Que se lixe a taça
Aqui há dias, num jantar que ofereci fiz questão de mimosear os meus amigos com um vinho de qualidade. Então, a escolha recaiu num “Conde de Cantanhede”, já com dezoito anos na minha garrafeira. Olhos gulosos dos entendidos miraram o rótulo, mas após a decantação, surgiu o desencanto ao provarmos o vinho, que talvez por diferenças climatéricas se alterou. Estava bebível, mas nada a ver, com as promessas do rótulo, levando-me a crer que esta história de se guardar certos bens para um dia, não é lá grande ideia.
Esta situação vem a talho de foice, para eu contar uma passagem ocorrida com um amigo meu.
Fazia anos o meu amigo Carlos. Depois de um almoço digno desse nome, chegou a altura de se cantar os parabéns. A esposa diligentemente dispôs os copos indicados para saborear o espumante, os chamados “flutes”. (dizem os especialistas que este é o copo indicado para este tipo de bebida).

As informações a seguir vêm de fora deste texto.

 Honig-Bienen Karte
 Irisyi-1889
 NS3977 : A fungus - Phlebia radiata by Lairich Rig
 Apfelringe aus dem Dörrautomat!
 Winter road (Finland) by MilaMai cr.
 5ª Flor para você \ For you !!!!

Mas o meu amigo, tal como eu, em tempos, conheceu a taça como copo de eleição para o champanhe ou espumante, só depois é que apareceu o flute.
Já bem bebido, deu-lhe a vontade de brindar como dantes se fazia, com uma taça.

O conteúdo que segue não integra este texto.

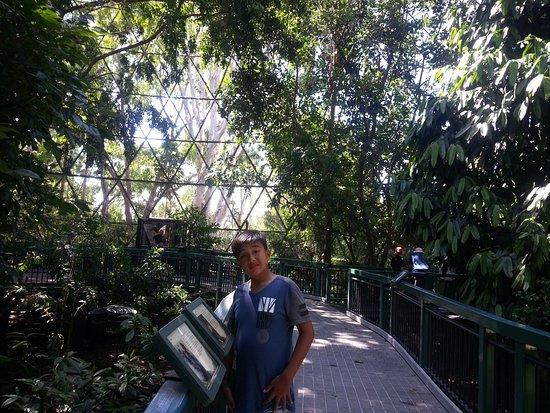 Βοτανικοί Κήποι και Ζωολογικός Κήπος Rockhampton: Rockhampton Botanic Gardens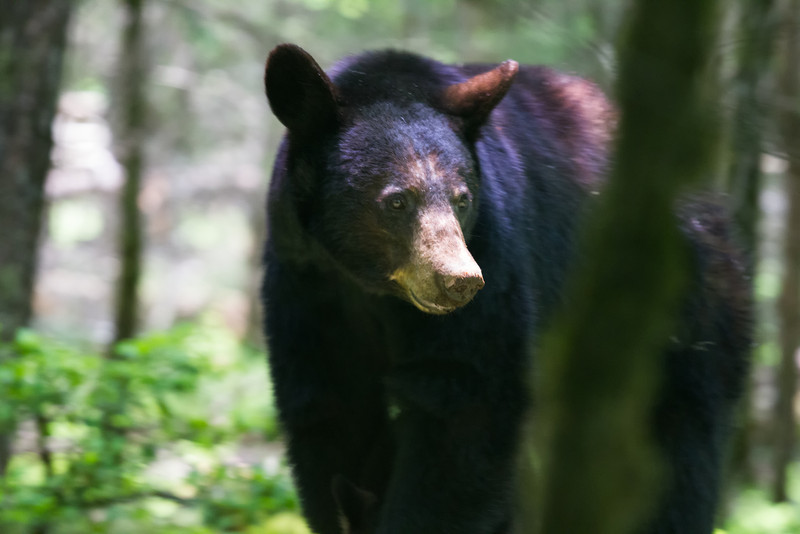 Black Bear, Great Smoky Mountains National Park, Tennessee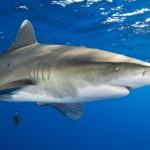 7 Deadliest Animals in Australia, Travelers Beware!
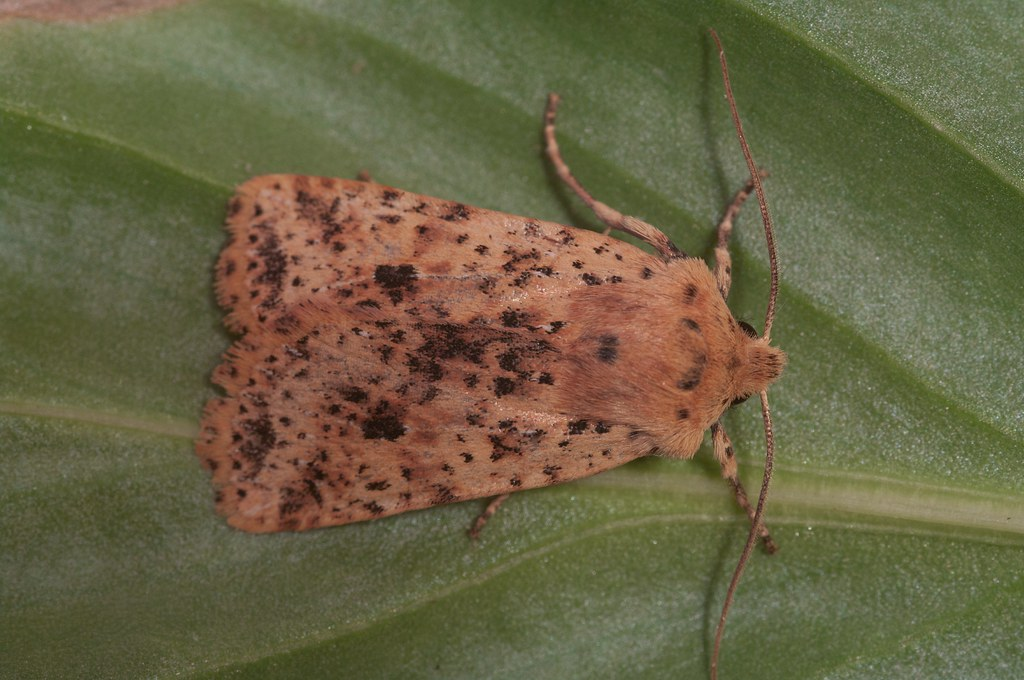 Dotted Chestnut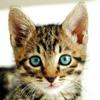 bodldops: (cute kitten)
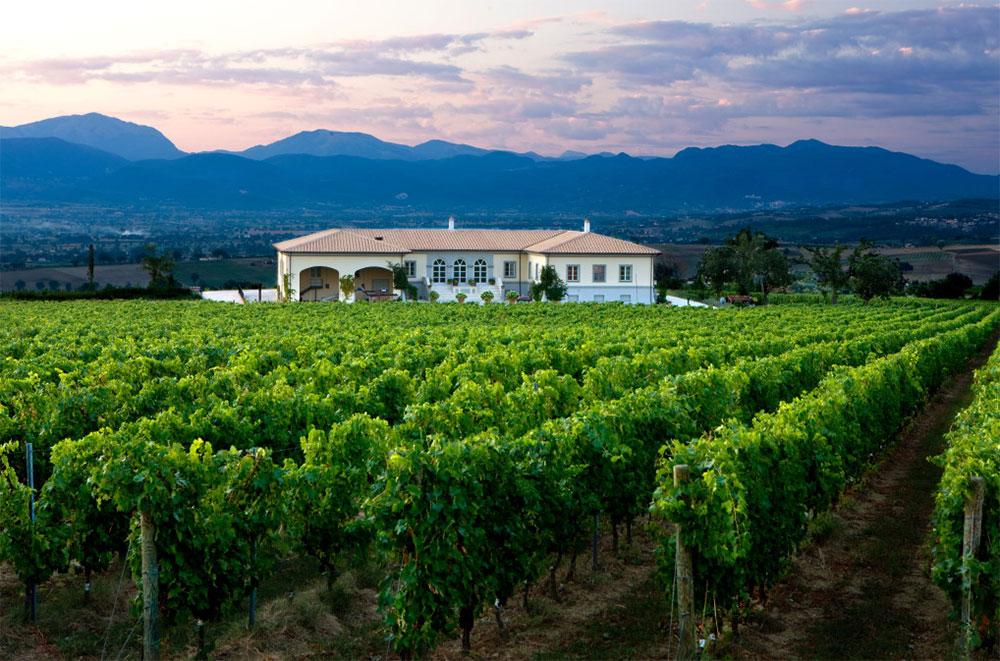 Il miglior vino rosso italiano è un LUNGAROTTI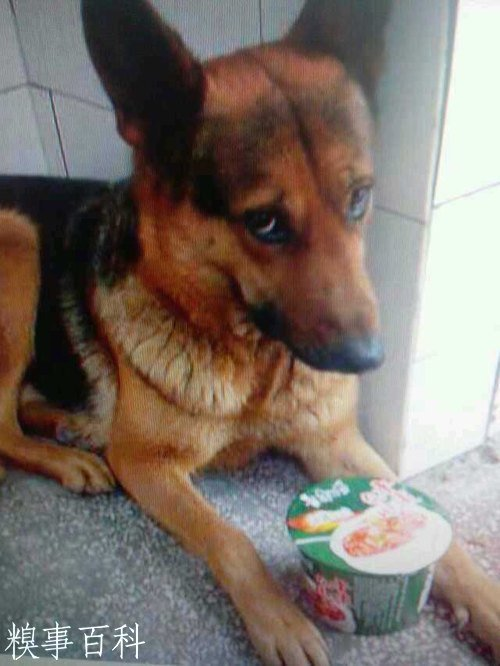 Dog and instant noodles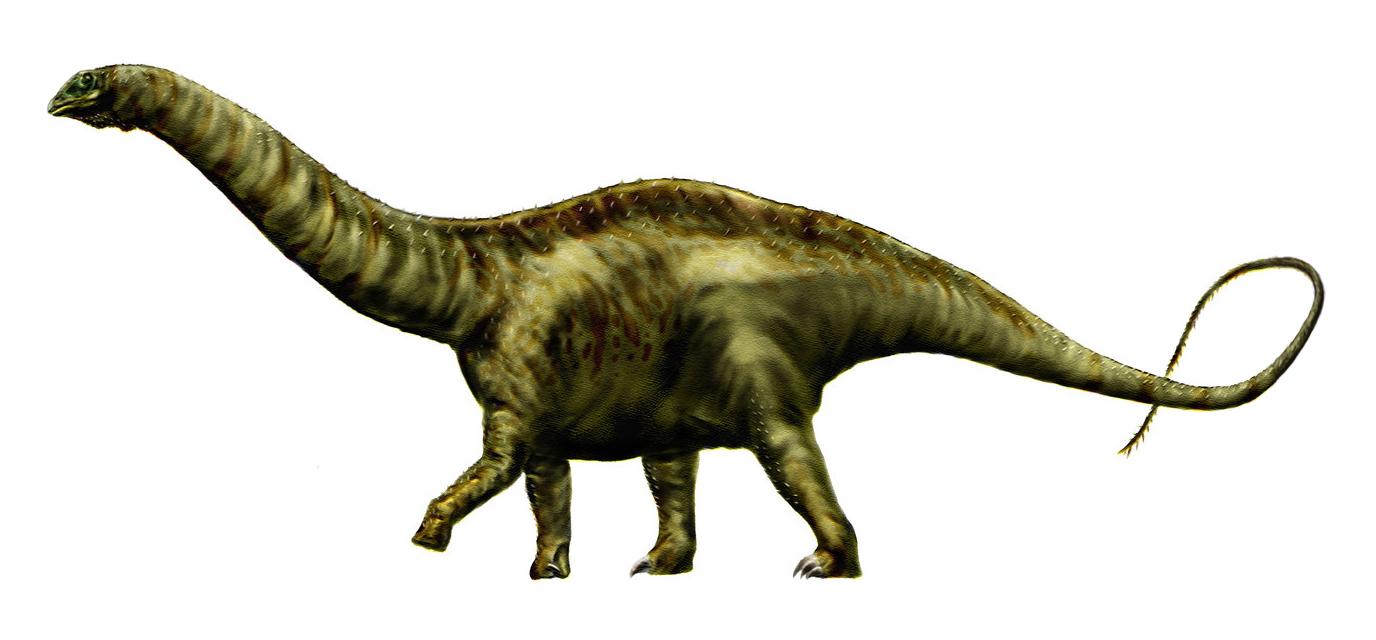 Christian Ryan Sauropods
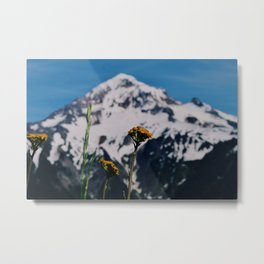 Mountain view suite part one Metal Print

- Querida, traz antes as taças!
- Ó Carlos! Esses são os copos adequados. - Respondeu Rosa, docemente.
- Está bem, mas traz as taças!
- Mas... Carlos, as únicas taças que temos são as daquele serviço, que nos ofereceram no nosso casamento.
- Eu sei mulher, mas traz lá as taças. – Ordenou Carlos, num tom mais ríspido.
- Ó marido, mas tu não vês que o serviço ainda está intacto? Vá, deixa-te de coisas e serve o champanhe nos flutes.
Os convidados já um pouco incomodados com esta teimosia, observavam sem nada dizer.
Carlos, aborrecido, via a sua vontade contrariada pela esposa que não queria utilizar as taças do serviço, com medo de se partir alguma peça.
Então, com o semblante mais natural deste mundo, dirige-se à cristaleira e perante o olhar de censura da esposa, tira uma taça. Fica a contempla-la demoradamente, perante o sorriso condescendente dos convidados que viam finalmente o ponto final nesta discussão.
Mais calma a esposa, via que afinal o que o marido queria era deleitar-se com a beleza daquela peça, em puro cristal da Boémia. Talvez fosse um pouco de vaidade da parte dele, em querer que os amigos vissem aquela maravilha.
Subitamente sem que nada o previsse, Carlos atira a taça contra a parede, partindo-a.
Perante o olhar consternado dos convidados, diz, virando-se para esposa.
- Agora o serviço já não está completo!... Já podes servir nas taças.